No, never alone, no, never alone,
He promised never to leave me, never to leave me alone;
No, never alone, no, never alone,
He promised never to leave me, never to leave me alone.
“It never occurred to me, in a house with three rowdy kids who were always running through the house, making messes and arguing with each other that my Mom could ever feel alone. How was that even possible? We were constantly begging for attention and if we weren’t she came looking for us because we were bound to be doing something we weren’t supposed to be doing. Yet, even then, with all that chaos, my Mom at times felt lonely and for her, singing that hymn was the reminder that there was a comfort and a companion who was always there.
“Loneliness is one of the most common of all human emotions. In that regard, our lives are not that much different than they were 3,500 years ago when David wrote this psalm.

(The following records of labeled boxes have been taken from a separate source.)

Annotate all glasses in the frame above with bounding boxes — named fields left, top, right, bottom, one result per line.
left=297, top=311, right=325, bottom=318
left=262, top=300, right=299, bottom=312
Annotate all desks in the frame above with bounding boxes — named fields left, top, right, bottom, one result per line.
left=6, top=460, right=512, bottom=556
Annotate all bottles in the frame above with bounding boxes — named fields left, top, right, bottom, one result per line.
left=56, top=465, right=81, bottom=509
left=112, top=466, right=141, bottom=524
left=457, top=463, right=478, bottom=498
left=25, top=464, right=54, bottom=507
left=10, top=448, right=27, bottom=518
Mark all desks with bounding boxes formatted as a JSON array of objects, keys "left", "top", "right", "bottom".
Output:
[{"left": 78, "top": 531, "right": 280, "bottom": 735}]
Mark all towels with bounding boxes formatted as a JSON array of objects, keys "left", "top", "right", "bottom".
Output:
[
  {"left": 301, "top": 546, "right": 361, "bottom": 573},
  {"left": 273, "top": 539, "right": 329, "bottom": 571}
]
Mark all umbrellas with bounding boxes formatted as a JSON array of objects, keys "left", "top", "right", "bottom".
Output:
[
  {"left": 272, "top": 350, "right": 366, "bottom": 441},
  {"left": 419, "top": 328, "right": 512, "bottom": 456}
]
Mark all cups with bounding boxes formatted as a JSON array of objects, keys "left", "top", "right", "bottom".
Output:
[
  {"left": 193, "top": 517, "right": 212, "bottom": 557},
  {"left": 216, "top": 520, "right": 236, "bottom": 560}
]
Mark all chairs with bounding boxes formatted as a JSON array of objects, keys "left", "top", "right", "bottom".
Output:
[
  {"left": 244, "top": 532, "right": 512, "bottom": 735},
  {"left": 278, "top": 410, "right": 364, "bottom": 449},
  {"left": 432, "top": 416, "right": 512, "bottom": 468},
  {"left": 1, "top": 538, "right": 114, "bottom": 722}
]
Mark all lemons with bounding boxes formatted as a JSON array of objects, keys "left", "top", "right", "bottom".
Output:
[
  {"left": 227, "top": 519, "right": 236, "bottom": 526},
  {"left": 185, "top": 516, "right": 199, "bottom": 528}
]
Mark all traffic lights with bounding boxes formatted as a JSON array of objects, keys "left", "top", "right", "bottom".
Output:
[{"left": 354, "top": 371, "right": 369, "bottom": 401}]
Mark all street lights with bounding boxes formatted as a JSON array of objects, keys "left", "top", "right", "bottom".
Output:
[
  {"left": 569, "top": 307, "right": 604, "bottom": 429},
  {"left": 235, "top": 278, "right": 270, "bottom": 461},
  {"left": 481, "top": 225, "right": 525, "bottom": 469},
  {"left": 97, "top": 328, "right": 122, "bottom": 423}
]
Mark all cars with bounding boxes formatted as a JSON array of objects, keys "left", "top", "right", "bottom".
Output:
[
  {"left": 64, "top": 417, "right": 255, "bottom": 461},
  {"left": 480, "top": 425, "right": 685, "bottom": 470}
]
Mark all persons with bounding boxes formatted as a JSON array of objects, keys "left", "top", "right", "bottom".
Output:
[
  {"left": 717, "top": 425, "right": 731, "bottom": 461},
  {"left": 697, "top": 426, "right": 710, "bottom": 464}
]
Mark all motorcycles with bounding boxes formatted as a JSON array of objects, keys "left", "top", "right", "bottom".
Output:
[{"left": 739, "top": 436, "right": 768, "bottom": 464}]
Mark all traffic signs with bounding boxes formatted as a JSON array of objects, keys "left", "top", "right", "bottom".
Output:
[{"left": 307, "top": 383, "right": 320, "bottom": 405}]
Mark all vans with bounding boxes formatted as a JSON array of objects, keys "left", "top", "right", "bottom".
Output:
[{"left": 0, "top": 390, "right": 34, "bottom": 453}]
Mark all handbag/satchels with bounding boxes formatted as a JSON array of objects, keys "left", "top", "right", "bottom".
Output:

In fact, we look at the number of times that the topic comes up in the Bible and one gets the impression that no one is immune. Elijah, in the wilderness, felt so lonely he asked God to let him die. Isaiah felt the burden of being alone as everyone around him had turned from God. Paul, chained down in a prison cell, detached from everyone, felt alone. John, on Patmos, had no one on the entire island to talk with. Even Jesus, who John described as being rejected by his own people, on the cross cried, ‘My God, why have you forsaken me?’ If they all felt alone then it’s no surprise that we do as well?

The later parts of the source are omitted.